We discuss the following cases :

$$\bullet$$ For x = 0 $$\to$$ L : The induced emf in the loop is

$$\varepsilon = v{B_0}L$$

Therefore, the induced current is

$$I = {{v{B_0}L} \over R}$$ ........ (1)

As the flux is increasing, the current passes in counterclockwise direction and oppose the existing magnetic field (i.e., Lenz's law).

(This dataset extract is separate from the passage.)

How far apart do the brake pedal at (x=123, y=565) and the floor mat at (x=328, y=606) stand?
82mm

Let us consider the loop which is labelled as shown in the following figure:

Force on the side CD of the loop is

$$\overrightarrow F = i(\overrightarrow L \times \overrightarrow B ) = {{v{B_0}L} \over R}[L\widehat j \times {B_0}( - \widehat k)]$$

$$\overrightarrow F = - {{vB_0^2{L^2}} \over R}\widehat i$$ (towards left) ........ (2)

$$ \Rightarrow {{mdv} \over {dt}} = - {{B_0^2{L^2}} \over R}v$$

$$ \Rightarrow {{mdv} \over {dx}}.{{dx} \over {dt}} = - {{ - B_0^2{L^2}} \over R}v$$

$$ \Rightarrow \int\limits_{{v_0}}^v {dv = - {{B_0^2{L^2}} \over {mR}}\int\limits_0^x {dx} } $$ (Since $${{dx} \over {dt}} = v$$)

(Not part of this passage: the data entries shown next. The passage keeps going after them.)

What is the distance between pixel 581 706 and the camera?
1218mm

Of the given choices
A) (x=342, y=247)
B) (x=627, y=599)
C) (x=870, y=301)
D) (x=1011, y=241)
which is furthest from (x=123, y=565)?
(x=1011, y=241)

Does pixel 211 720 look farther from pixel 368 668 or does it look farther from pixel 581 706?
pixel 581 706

$$ \Rightarrow v = {v_0} - {{B_0^2{L^2}} \over {mR}}x$$ ....... (3)

From Eqs. (1) and (3), we get

$$I = {{{v_0}{B_0}L} \over R} - {{B_0^3{L^3}} \over {m{R^2}}}x$$ ....... (4)

From Eqs. (2) and (3), we get

$$\overrightarrow F = - {{{v_0}B_0^2{L^2}} \over R} + {{B_0^4{L^4}} \over {m{R^2}}}x$$

$$\bullet$$ For x = L $$\to$$ 3L: Here, there is no change in flux and hence there is no induced current and thereby there is no force and no change in velocity.

$$\bullet$$ For x = 3L $$\to$$ 4L :

As the flux is decreasing, the current passes in clockwise direction and supports the existing magnetic field (i.e., Lenz's law).

Hence, option (A) is incorrect.

Consequently, the magnetic force experienced by the arm AB of the loop is

$$\overrightarrow F = i(\overrightarrow L \times \overrightarrow B ) = {{v{B_0}L} \over R}[L\widehat j \times {B_0}( - \widehat k)]$$

$$ = - {{vB_0^2{L^2}} \over R}\widehat i$$ (towards left)

Hence, option (B) is incorrect.

Similarly, now we have

$$\int\limits_{{v_{3L}}}^v {dv = - {{B_0^2{L^2}} \over {mR}}\int\limits_{3L}^x {dx \Rightarrow v = {v_{3L}} - {{B_0^2{L^2}} \over {mR}}\left( {x - 3L} \right)} } $$

When the loop is completely within the magnetic field, the force and current is zero and velocity is constant. However, while coming out, the current passes in clockwise direction, the force exists in backwards and the velocity decreases linearly.